## READING TEXT

Start of Block

At Vermilion Barging, a company that moves materials around Lake Vermilion, Sheri Sawatzky said cabin owners probably will be undeterred by spring’s slow warm-up. Many will come up because it’s the traditional cabin-opening weekend, with an extra day to get work done.

Pain at the pump

Gas prices are averaging about $3.67 a gallon nationwide, while the Minnesota average was $4.16 Friday, according to GasBuddy.com. But that was down from $4.29 a week ago, and prices at many locations in the metro and statewide had dropped well below $4 Friday.

Dan McElroy, president of Hospitality Minnesota, a trade group that represents Minnesota’s restaurant, lodging, resort and campground associations, expects the price hikes to be temporary, not a “long-term systemic problem” that will force consumers to stay home this summer.

Resort and campground owners are telling him that summer bookings are ahead of last year. “Some of them are well ahead of last year,” McElroy said. “Some are frustrated because the opening weekend of fishing was bad, in some cases lost. But the meat of their business is June, July and August, and those bookings look pretty good.”

McElroy added that Minnesotans seeking to save money on gas are looking for closer-to-home activities and trips — particularly summer festivals such as WE Fest in Detroit Lakes and Tall Ships in Duluth.

That’s encouraging news for Terry Mattson, president and CEO of Visit Duluth. Last year, the city launched an ad campaign emphasizing that Duluth was open to tourism despite damaging floods. This year, another campaign will begin in early June, this time stressing Duluth as a Minnesota destination for major events such as Tall Ships in July.

“In spite of the flood … we were able to bounce back from that and actually had a record summer” in 2012, Mattson said. “It was even bigger than 2011. So 22 out of the last 23 years have been record tourism years.”

End of Block

## RECORDS SUPPLIED
Start of Block

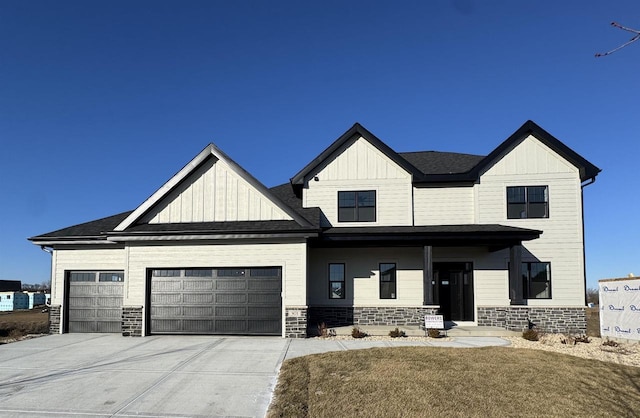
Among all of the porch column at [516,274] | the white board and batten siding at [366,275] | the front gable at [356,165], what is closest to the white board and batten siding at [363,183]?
the front gable at [356,165]

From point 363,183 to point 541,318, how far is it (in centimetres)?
892

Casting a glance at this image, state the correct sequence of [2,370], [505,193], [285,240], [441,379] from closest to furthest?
[441,379], [2,370], [285,240], [505,193]

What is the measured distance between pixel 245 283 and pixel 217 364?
454 centimetres

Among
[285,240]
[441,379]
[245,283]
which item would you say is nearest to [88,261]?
[245,283]

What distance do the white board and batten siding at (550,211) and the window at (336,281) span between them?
18.3ft

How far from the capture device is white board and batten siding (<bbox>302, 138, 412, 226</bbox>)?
57.1 feet

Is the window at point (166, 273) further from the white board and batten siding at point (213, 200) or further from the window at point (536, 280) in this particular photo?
the window at point (536, 280)

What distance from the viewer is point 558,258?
655 inches

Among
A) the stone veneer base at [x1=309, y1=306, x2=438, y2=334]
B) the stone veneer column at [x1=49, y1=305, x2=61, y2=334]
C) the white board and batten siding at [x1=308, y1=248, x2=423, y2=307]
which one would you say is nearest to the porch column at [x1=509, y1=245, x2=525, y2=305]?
the white board and batten siding at [x1=308, y1=248, x2=423, y2=307]

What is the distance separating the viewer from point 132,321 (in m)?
14.6

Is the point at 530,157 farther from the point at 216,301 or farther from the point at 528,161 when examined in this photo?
the point at 216,301

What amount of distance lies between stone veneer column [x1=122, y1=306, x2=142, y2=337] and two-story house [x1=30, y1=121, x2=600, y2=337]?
0.04 m

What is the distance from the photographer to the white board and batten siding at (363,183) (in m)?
17.4

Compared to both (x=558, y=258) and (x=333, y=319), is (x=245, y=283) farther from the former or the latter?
(x=558, y=258)
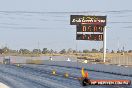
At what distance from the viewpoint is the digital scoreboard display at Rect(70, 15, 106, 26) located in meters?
72.7

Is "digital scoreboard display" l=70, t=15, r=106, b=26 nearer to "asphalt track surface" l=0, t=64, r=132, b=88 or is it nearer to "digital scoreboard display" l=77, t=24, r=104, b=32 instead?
"digital scoreboard display" l=77, t=24, r=104, b=32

End of Block

## TASK SET
- A) For the article on Minnesota summer tourism, decide whether each statement agrees with it, answering yes or no and quoting the words that settle it: (i) The Minnesota gas average on Friday was higher than it had been a week earlier. (ii) Resort and campground owners report that summer bookings are ahead of last year. (iii) Duluth's new ad campaign is set to begin in early June.
- B) Continue the article on Minnesota summer tourism from the point where it stops.

## EXERCISE RESULTS
- A)
(i) No: "But that was down from $4.29 a week ago"
(ii) Yes: "Resort and campground owners are telling him that summer bookings are ahead of last year."
(iii) Yes: "This year, another campaign will begin in early June"

- B)
Campers heading to Jay Cooke State Park, near Duluth, which was devastated by last year’s flooding, will find the campgrounds open this weekend, as well as most trails. Hwy. 210 is open into the park from the west. But the famed Swinging Bridge won’t be fully repaired and open until late summer.

Traffic outbound from the metro area Friday afternoon was heavy. A detour for bridge repair on southbound Interstate 35E at its junction with I-35W in Burnsville caused backups, but lane restrictions on I-94 between St. Cloud and Clearwater had been lifted for the weekend.

“Folks getting out of metro have got to remember: You’re not going to be alone on the freeway,” said Don Zenanko of the state Transportation Department’s Traffic Management Center. “Not only going out, but everyone coming back at the same time Monday, might want to leave a little bit earlier.”

Some advantages, cautions

Tourism and traffic aside, the late-starting summer weather may actually provide some advantages. Mosquitoes shouldn’t be a problem, said University of Minnesota Extension entomologist Jeff Hahn. But ticks could be, so the pants-tucked-in-socks look should be as contemporary as ever.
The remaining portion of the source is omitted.